= Selected excerpt =
_ _ _
If you want drugs just say No. Say it loud and proud, like the drug naysayer you are. Drugs are like sex now; the more you resist, the more the doctors will try to push them on you.
Tell your doc you don’t like taking ‘too many drugs’ and you will find yourself the recipient of a handful of scrips you can take to your pharmacist for filling ASAP. (Pharmacist: A Latin word meaning ‘Yes, I’m a drug lord, but what I’m doing is legal, and I get big money for it. Neener, neener.’)
I’m a drug naysayer. I have to be coaxed and fondled, I mean convinced!, by my doctors to take any drugs. They call in the prescription to the pharmacy right then and there, or hand me a scrip for a new ‘wonder drug’, and I will go home and study the drug forums.
These are places on the internet where people go to compare notes:
“I took this drug and right away, my dog died! Do NOT take this drug.”
“I was taking this drug for a year before I realized I no longer lived on the same street and hadn’t for quite some time.”
“If you take this drug and wake up one morning in the middle of a park, completely naked, with a frosting horn thingy sticking out of your mouth, or anywhere else, don’t say you haven’t been warned.”
Well, these kinds of personal and heart-wrenching stories tend to put the kibosh on my enthusiasm for taking any of those devil drugs. I’m way too old to be messing with frosting horns.
Not only that, some drugs seem to cause the very thing they’re supposed to cure. Or they cause something much worse. If you take one for depression, be on the lookout for suicidal thoughts: “This drug for depression may cause depression and suicidal thoughts. Pay no attention to these crazy thoughts. Increase dosage immediately.”
I present a challenge to doctors. They don’t recognize my sort of patient, and it makes them itch to know I don’t like taking Meloxicam, or Trazedone, or Ozone, or Nicodin, or Vicorineormarine. When they really begin to itch, they need to take something for it.
_ _ _
= Tasks to carry out =
**A)** In the essay on refusing prescription drugs, what does the writer do after being handed a prescription for a new "wonder drug"?
**B)** Reproduce the passage of the essay on refusing prescription drugs that opens with the words containing "These are places" and closes with "with frosting horns.".
**C)** Pick up the essay on refusing prescription drugs after its last sentence and carry it forward in the same voice.

= Collected material =
_ _ _
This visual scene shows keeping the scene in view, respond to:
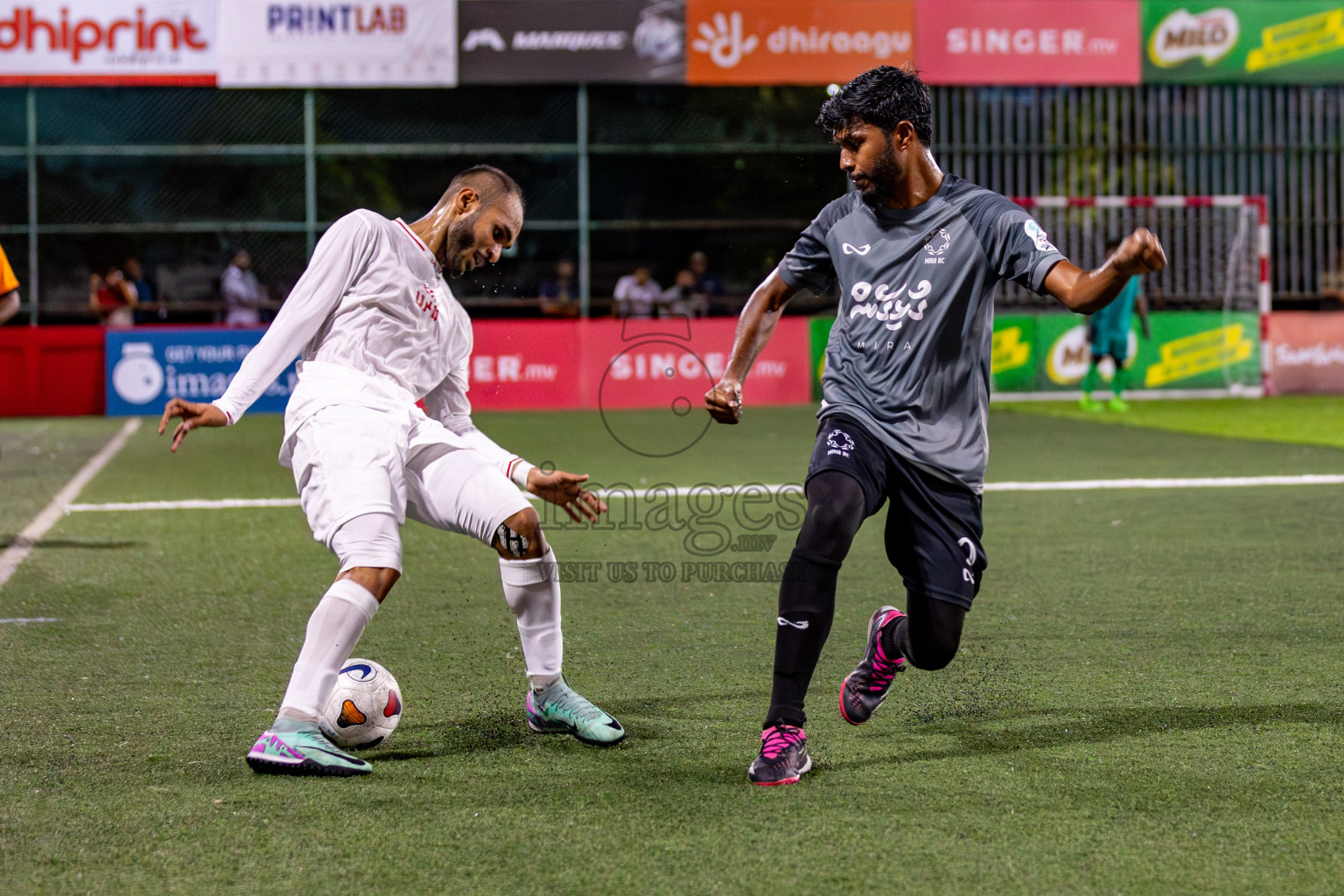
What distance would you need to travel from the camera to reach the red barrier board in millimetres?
_ _ _
= Responses by item number =
**A)** The writer goes home and studies the drug forums.

**B)**
These are places on the internet where people go to compare notes:
“I took this drug and right away, my dog died! Do NOT take this drug.”
“I was taking this drug for a year before I realized I no longer lived on the same street and hadn’t for quite some time.”
“If you take this drug and wake up one morning in the middle of a park, completely naked, with a frosting horn thingy sticking out of your mouth, or anywhere else, don’t say you haven’t been warned.”
Well, these kinds of personal and heart-wrenching stories tend to put the kibosh on my enthusiasm for taking any of those devil drugs. I’m way too old to be messing with frosting horns.

**C)**
Docs are always taking my blood pressure and such like. My BP is always perfect, along with most other indicators of good health. But you can’t always go by that; I was feeling pretty lousy for several weeks a few months back, and my doc, after looking at my blood tests, said I was in perfect health. Couldn’t tell me why I felt lousy, until of course we’d ordered a bunch of expensive tests.
I finally took the Gabapentin I’d had sitting around for a week. I was convinced it was the worst thing I could take if I wanted to see 50. (I’m way past that, but that’s neither here nor there.) After I took it as prescribed, I had an awesome two nights of sleep. I never woke up in between, but nothing’s perfect.
I don’t know if I can chalk up my great nights’ sleep to the trigger point injections I got, or the drug. Who cares? If I wake up in the middle of the park naked, with the frosting horn thingy stuck anywhere, I will still count myself lucky.
When I went to see the doc the other day for the trigger points, having jacked my back in the pool during a work out (Yeah, I know; the pool is supposed to be SAFE. Ha. Haven’t you heard about pool sharks?) his physician’s assistant gave me a scrip for something called Nucenta, or Nuventa. These names sound like new compact cars, or search engines for travel.
Like Trulicity. I mean, really. Does that sound like a drug to you? It sounds like the name of a Swedish lady with braids in a commercial for dairy products. “Trulicity says Eat My Cheese and Enjoy Good Health!”
I went home and read about Nuventa. Just reading about it made me frightened! The warnings said I shouldn’t even read them if I wanted to see 50. (Oh, yeah. I used that joke already. See what drugs will do to you?)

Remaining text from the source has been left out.